** WRITTEN INSTRUCTION 1 **
In the Yocto Project extract, what does BitBake call each data source that it combines?
** WRITTEN INSTRUCTION 2 **
Write out everything in the Yocto Project extract from "So, to run the" down to "the distribution configuration.", word for word.

** EXTRACT **
===

Currently, topics include Yocto Project components and shared state (sstate) cache.
</para>
<section id='usingpoky-components'>
<title>Yocto Project Components</title>
<para>
The BitBake task executor together with various types of configuration files form the
Yocto Project core.
This section overviews the BitBake task executor and the
configuration files by describing what they are used for and how they interact.
</para>
<para>
BitBake handles the parsing and execution of the data files.
The data itself is of various types:
<itemizedlist>
<listitem><para><emphasis>Recipes:</emphasis> Provides details about particular
pieces of software</para></listitem>
<listitem><para><emphasis>Class Data:</emphasis> An abstraction of common build
information (e.g. how to build a Linux kernel).</para></listitem>
<listitem><para><emphasis>Configuration Data:</emphasis> Defines machine-specific settings,
policy decisions, etc.
Configuration data acts as the glue to bind everything together.</para></listitem>
</itemizedlist>
For more information on data, see the
"<ulink url='&YOCTO_DOCS_DEV_URL;#yocto-project-terms'>Yocto Project Terms</ulink>"
section in the Yocto Project Development Manual.
</para>
<para>
BitBake knows how to combine multiple data sources together and refers to each data source
as a "<link linkend='usingpoky-changes-layers'>layer</link>".
</para>
<para>
Following are some brief details on these core components.
For more detailed information on these components see the
"<link linkend='ref-structure'>Reference: Directory Structure</link>" appendix.
</para>
<section id='usingpoky-components-bitbake'>
<title>BitBake</title>
<para>
BitBake is the tool at the heart of the Yocto Project and is responsible
for parsing the metadata, generating a list of tasks from it,
and then executing those tasks.
To see a list of the options BitBake supports, use the following help command:
<literallayout class='monospaced'>
$ bitbake --help
</literallayout>
</para>
<para>
The most common usage for BitBake is <filename>bitbake <packagename></filename>, where
<filename>packagename</filename> is the name of the package you want to build
(referred to as the "target" in this manual).
The target often equates to the first part of a <filename>.bb</filename> filename.
So, to run the <filename>matchbox-desktop_1.2.3.bb</filename> file, you
might type the following:
<literallayout class='monospaced'>
$ bitbake matchbox-desktop
</literallayout>
Several different versions of <filename>matchbox-desktop</filename> might exist.
BitBake chooses the one selected by the distribution configuration.

===

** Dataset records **
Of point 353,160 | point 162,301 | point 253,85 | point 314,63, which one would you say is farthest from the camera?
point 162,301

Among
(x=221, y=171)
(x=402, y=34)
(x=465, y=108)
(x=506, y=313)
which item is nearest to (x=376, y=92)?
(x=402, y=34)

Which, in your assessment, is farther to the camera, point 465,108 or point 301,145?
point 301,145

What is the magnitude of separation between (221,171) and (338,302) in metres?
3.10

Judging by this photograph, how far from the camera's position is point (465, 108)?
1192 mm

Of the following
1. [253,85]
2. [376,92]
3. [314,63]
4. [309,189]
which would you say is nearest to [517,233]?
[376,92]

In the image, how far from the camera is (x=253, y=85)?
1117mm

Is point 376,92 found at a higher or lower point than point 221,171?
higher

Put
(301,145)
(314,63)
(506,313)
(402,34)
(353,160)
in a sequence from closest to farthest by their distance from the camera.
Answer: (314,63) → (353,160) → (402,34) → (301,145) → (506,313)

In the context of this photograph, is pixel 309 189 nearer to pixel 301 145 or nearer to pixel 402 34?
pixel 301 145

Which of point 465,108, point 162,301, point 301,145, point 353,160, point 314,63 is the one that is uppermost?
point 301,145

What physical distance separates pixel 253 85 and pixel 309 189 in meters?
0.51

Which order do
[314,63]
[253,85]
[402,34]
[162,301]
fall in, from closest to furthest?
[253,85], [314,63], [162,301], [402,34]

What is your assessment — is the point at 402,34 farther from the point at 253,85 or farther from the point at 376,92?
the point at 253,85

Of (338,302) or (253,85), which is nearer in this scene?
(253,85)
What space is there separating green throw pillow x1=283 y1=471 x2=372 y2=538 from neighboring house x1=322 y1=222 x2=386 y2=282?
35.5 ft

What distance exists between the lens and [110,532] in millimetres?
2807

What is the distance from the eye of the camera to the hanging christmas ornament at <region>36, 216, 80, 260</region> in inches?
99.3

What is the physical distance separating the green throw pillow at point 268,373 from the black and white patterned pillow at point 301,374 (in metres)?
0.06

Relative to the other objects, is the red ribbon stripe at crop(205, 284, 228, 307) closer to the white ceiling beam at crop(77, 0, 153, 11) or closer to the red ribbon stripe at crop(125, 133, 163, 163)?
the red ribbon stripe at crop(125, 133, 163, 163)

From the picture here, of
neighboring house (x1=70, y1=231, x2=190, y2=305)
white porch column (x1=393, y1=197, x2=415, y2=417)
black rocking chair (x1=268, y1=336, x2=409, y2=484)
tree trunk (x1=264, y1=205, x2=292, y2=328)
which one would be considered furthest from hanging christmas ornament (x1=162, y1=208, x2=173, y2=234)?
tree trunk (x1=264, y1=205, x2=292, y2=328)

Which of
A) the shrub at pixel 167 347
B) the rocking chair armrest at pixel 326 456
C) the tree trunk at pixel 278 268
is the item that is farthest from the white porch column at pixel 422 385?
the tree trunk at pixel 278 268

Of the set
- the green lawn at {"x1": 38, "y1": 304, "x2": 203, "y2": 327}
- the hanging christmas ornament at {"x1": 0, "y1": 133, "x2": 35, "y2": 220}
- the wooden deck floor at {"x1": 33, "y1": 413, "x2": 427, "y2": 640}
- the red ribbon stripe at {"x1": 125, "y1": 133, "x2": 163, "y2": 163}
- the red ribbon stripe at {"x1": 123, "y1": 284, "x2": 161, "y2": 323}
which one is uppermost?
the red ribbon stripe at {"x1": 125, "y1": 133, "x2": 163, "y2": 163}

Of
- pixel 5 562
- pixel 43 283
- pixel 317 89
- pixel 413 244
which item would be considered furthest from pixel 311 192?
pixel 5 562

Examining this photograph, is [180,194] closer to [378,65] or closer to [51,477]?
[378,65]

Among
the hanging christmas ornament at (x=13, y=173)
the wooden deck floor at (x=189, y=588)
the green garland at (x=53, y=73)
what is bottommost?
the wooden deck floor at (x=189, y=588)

===

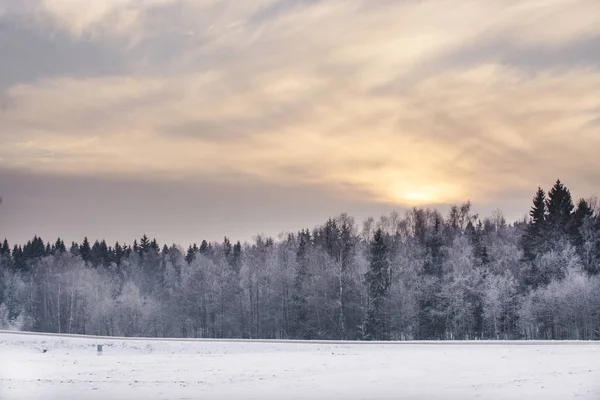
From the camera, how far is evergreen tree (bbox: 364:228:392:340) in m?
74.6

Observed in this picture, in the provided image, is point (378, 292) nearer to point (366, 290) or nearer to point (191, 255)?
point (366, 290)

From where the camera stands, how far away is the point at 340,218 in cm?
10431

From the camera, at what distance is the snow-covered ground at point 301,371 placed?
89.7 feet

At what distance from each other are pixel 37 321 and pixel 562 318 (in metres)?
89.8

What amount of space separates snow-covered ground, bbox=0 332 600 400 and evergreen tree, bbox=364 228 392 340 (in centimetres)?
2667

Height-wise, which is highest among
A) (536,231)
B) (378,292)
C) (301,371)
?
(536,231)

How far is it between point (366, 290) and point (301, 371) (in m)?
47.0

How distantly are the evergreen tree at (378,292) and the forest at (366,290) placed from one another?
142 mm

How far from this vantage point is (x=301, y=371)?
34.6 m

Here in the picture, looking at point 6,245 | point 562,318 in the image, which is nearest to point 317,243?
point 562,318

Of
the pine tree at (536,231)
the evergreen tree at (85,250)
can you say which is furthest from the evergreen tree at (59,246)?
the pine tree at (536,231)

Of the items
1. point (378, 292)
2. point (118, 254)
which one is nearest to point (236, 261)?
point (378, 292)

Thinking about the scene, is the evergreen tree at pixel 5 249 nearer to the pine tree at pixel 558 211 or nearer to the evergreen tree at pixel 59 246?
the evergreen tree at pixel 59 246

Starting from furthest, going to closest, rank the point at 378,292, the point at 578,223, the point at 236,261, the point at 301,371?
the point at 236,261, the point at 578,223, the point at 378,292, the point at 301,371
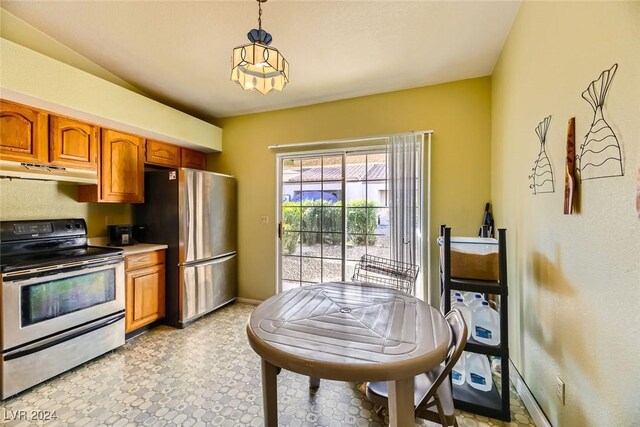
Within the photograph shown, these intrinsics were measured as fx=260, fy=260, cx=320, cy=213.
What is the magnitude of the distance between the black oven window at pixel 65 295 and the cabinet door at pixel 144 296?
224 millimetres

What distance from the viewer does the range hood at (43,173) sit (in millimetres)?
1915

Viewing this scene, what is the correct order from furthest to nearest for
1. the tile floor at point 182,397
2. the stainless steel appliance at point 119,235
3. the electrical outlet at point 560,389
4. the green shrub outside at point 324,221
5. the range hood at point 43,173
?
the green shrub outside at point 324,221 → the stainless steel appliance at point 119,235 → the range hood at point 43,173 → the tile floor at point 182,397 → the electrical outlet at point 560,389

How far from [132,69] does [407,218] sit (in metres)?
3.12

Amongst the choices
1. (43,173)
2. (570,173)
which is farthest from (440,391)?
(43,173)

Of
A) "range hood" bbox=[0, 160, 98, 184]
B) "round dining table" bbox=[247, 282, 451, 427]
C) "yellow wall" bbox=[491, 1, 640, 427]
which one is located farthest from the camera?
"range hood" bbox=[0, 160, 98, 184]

===

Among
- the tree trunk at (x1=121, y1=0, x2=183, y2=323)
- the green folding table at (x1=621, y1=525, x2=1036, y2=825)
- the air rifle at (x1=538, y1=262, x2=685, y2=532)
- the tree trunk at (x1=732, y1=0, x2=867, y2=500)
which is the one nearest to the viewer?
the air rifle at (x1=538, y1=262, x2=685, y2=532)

===

** WORKED SOLUTION 1 **
A layer.

** WORKED SOLUTION 2 **
So, to run the <filename>matchbox-desktop_1.2.3.bb</filename> file, you
might type the following:
<literallayout class='monospaced'>
$ bitbake matchbox-desktop
</literallayout>
Several different versions of <filename>matchbox-desktop</filename> might exist.
BitBake chooses the one selected by the distribution configuration.